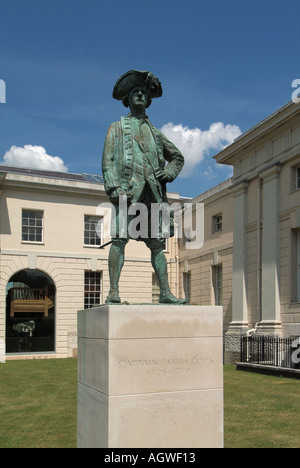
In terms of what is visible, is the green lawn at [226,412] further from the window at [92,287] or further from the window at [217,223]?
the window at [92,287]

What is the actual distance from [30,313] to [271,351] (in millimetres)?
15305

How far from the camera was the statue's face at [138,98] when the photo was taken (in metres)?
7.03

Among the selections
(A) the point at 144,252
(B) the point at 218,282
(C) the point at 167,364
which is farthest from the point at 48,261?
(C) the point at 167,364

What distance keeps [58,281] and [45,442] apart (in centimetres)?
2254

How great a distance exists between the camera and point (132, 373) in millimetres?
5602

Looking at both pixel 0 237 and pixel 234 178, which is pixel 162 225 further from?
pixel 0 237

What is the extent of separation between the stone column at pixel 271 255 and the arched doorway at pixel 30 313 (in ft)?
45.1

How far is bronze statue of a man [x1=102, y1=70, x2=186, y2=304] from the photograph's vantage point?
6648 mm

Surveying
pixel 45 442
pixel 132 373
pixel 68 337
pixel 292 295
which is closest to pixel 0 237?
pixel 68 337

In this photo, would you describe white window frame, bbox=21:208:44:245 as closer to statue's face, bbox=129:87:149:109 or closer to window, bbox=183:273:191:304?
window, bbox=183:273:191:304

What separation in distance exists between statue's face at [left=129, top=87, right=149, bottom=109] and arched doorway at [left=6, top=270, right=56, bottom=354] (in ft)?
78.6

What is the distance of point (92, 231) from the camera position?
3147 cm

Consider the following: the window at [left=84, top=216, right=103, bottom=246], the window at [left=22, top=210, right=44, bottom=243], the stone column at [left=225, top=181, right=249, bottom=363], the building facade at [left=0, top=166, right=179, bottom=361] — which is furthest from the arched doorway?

◇ ◇ ◇ ◇ ◇ ◇ ◇

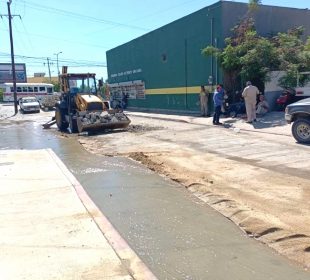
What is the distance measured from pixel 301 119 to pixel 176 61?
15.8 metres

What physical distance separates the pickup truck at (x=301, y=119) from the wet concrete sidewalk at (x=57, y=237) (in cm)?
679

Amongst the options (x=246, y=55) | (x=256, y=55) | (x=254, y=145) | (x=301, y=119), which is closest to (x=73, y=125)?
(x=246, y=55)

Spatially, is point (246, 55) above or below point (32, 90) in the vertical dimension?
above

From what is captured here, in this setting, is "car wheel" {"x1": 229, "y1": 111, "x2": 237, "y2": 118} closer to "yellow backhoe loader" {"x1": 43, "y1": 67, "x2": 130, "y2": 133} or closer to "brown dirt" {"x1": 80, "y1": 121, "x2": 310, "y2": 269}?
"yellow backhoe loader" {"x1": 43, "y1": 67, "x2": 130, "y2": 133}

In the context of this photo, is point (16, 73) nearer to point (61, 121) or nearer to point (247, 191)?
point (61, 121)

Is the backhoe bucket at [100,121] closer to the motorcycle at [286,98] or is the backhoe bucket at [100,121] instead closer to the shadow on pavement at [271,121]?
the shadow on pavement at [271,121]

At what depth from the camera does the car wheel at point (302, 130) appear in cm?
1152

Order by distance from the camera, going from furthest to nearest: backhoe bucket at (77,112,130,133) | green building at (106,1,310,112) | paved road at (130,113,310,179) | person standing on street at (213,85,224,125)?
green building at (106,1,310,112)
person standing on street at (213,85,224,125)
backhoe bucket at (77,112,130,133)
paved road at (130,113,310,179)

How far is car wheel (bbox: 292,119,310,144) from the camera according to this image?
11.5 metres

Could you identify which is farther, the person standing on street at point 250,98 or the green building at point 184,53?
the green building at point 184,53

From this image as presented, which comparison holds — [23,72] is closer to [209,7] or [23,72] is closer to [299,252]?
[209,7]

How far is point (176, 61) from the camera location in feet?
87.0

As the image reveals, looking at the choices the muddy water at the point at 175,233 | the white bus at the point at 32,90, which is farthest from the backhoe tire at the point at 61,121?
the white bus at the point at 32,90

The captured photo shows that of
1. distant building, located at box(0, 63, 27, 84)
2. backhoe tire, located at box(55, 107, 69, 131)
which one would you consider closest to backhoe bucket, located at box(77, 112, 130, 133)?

◇ ◇ ◇ ◇ ◇ ◇ ◇

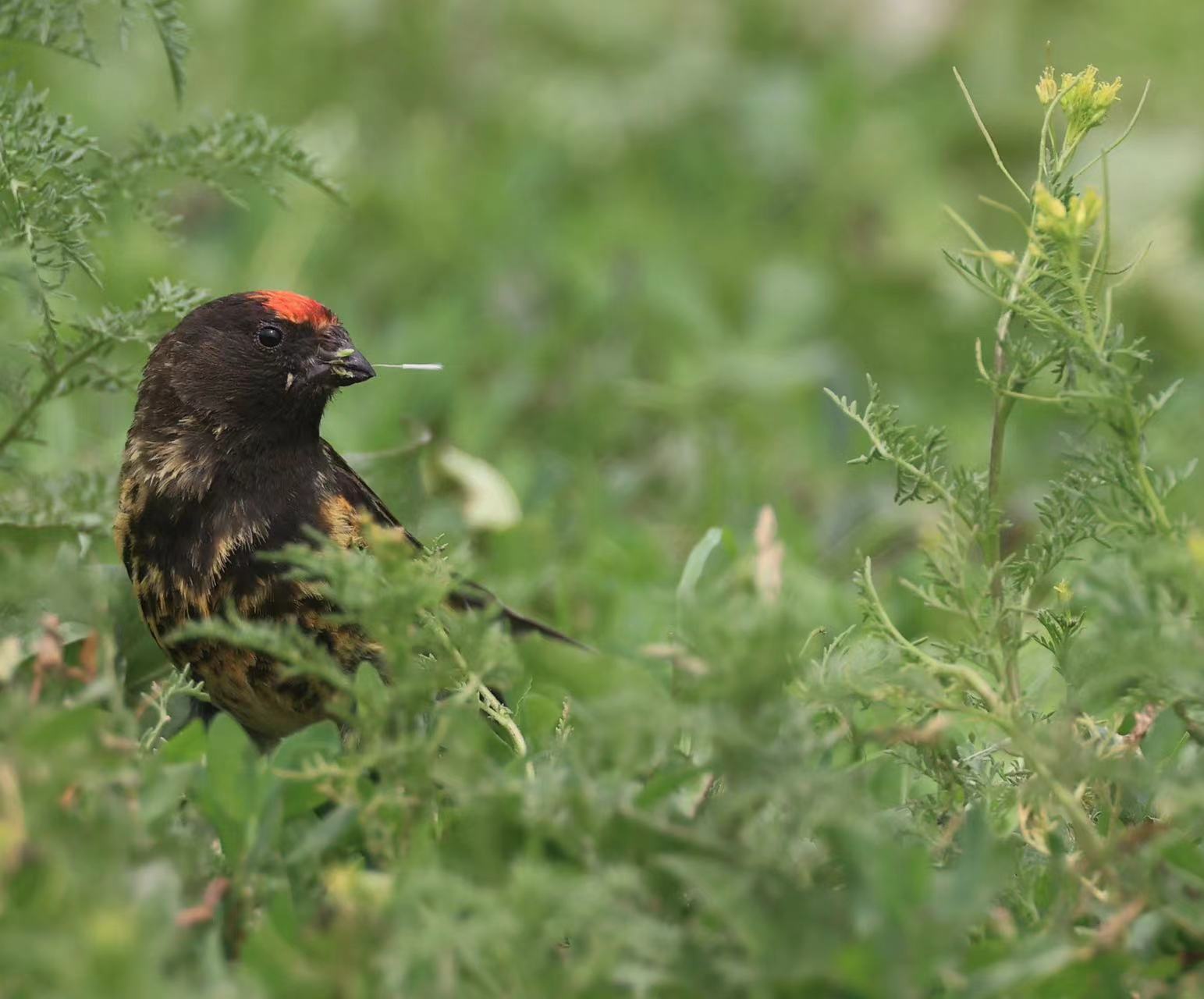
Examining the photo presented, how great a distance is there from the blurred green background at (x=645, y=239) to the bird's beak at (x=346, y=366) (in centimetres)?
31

◇ ◇ ◇ ◇ ◇ ◇ ◇

■ **Your objective**:
Please render the part of the records that opens with the line containing "The captured photo shows that of" and closes with the line containing "which one would", both lines included, as a Markdown table with the columns Row and Line Text. Number each line and leave out any blank lines.

■ **Written solution**:
| Row | Line Text |
|---|---|
| 1 | The captured photo shows that of |
| 2 | 1. distant building, located at box(0, 63, 27, 84) |
| 3 | 2. backhoe tire, located at box(55, 107, 69, 131) |
| 4 | which one would you consider closest to backhoe bucket, located at box(77, 112, 130, 133)? |